What are the disadvantages? Orthotropics requires more skill and knowledge than most techniques, the treatment should be started before the age of nine and the patients have to do exactly what they are asked. Active treatment is shorter than most methods but cases do need to be monitored during night time wear, for the subsequent two years. It makes such sense that few parents take the traditional options when orthotropics is available.

One day, cleverer people will come along with better ways of achieving forward facial growth, but I am sure that without that there is no way of permanently curing malocclusion along with TMD and OSA.

Facial aesthetics is the current buzzword, but what treatment can achieve major skeletal change without surgery?

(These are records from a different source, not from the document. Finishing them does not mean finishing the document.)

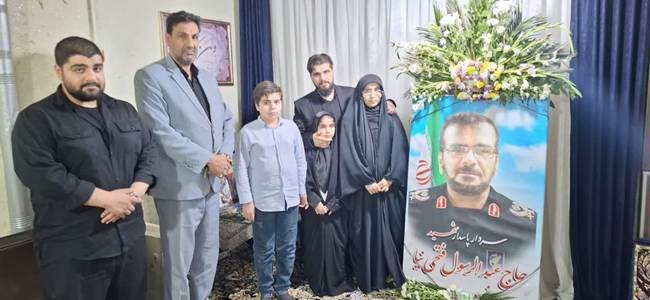 دیدار مدیرکل بنیاد شهید خوزستان با خانواده‌های معظم شهدا
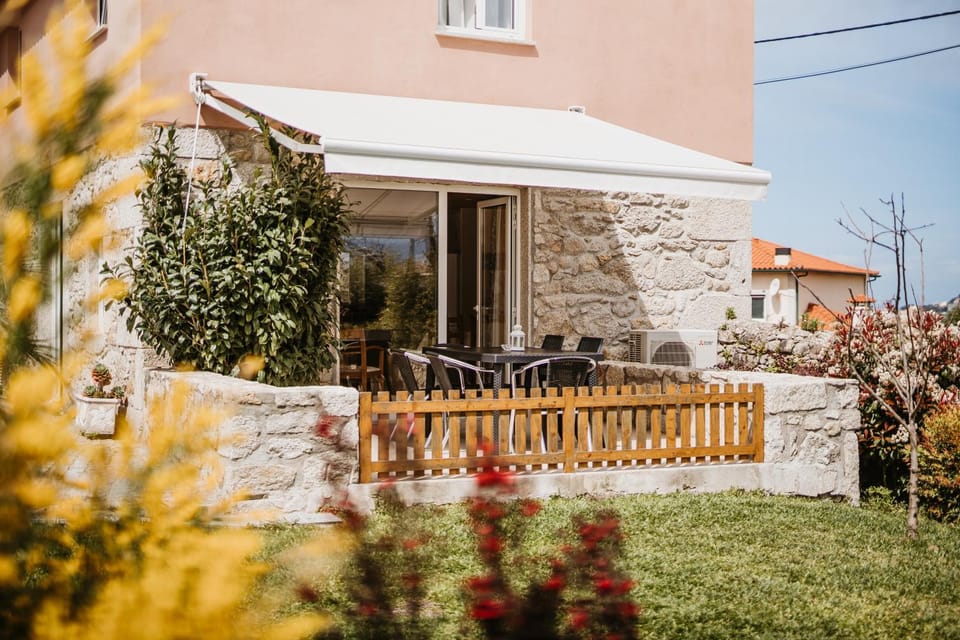 Balcony/Terrace, Dining area, Meals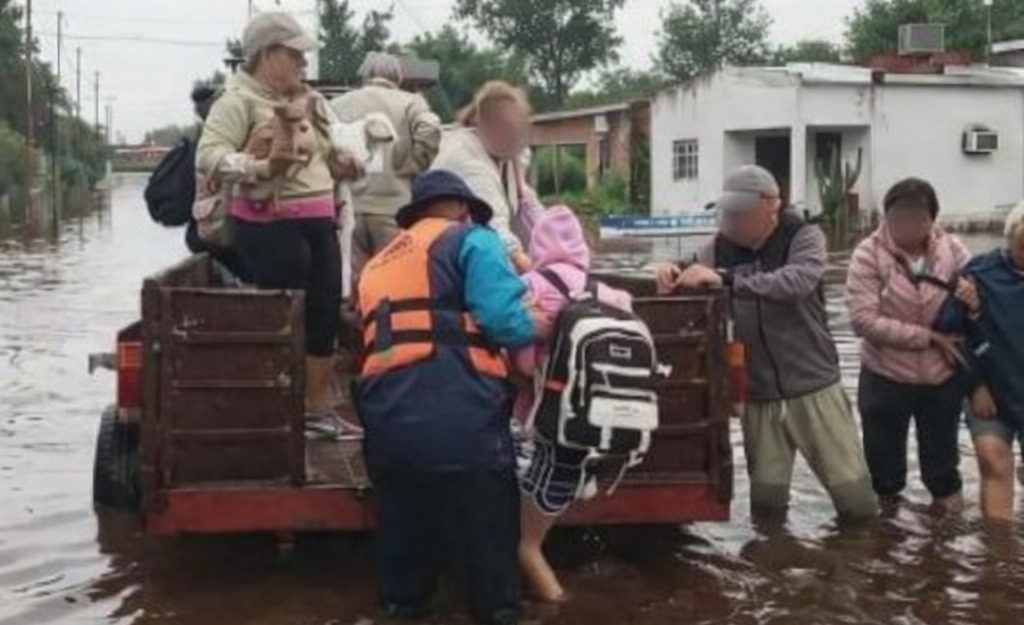 Desastre histórico en Tucumán: el desborde del río Marapa dejó a 15.000 evacuados y un pueblo bajo el agua
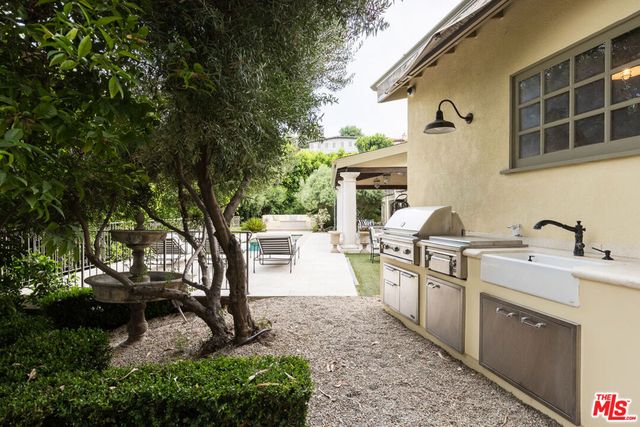 3425 Ione Drive, Los Angeles, CA 90068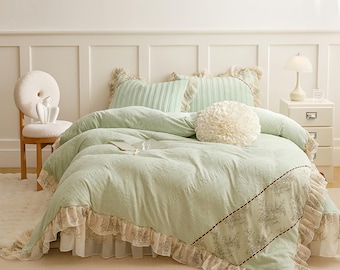 2026 Neue Kollektion: Französische Landhaus-Stil Spitze & Milch Samt Bettrock Set, Elegante Bettwäsche Set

Orthotropics is ideal for paediatric and general dentists and I am happy to lecture or teach any groups who want to learn about it, free of charge. Distance is of little significance if I have the time.

References

Battagel, J.M. 1996. ‘The use of tensor analysis to investigate facial changes in treated Class II division 1 malocclusions’. European Journal of Orthodontics. 18: 41-54.

Chapman, H. 1931. ‘Abnormalities of position; treatment’. In Science and practice of dental surgery, Sir Norman Bennett. P 425. Oxford Med Pub

Franchi, L., Baccetti, T, Sacerdoti, R. and Tollaro, I. 1997 ‘Dentofacial features associated with crowding of the lower incisors’. European Journal of Orthodontics. 19: 570.

Lundstrom,A. & Woodside,D.G. 1980. ‘Individual variation in Growth Direction Expressed at the Chin and Midface’. European Journal of Orthodontics. 2:65-79

Mew, JRC. 1997. ‘The aetiology of temporo-mandibular disorders: a philosophical overview’. European Journal of Orthodontics. 19:249-258. 1997.

Mew, JRC. 2004. ‘The Postural Basis of Malocclusion: A philosophical overview’. The American Journal of Orthodontics and Dento-facial Orthopedics. 126:729-738.

Townend, B.R. 1955. ‘The comedy of expansion and the tragedy of relapse’. Dent. Mag. Oral Topics 72: 153-166. 1955.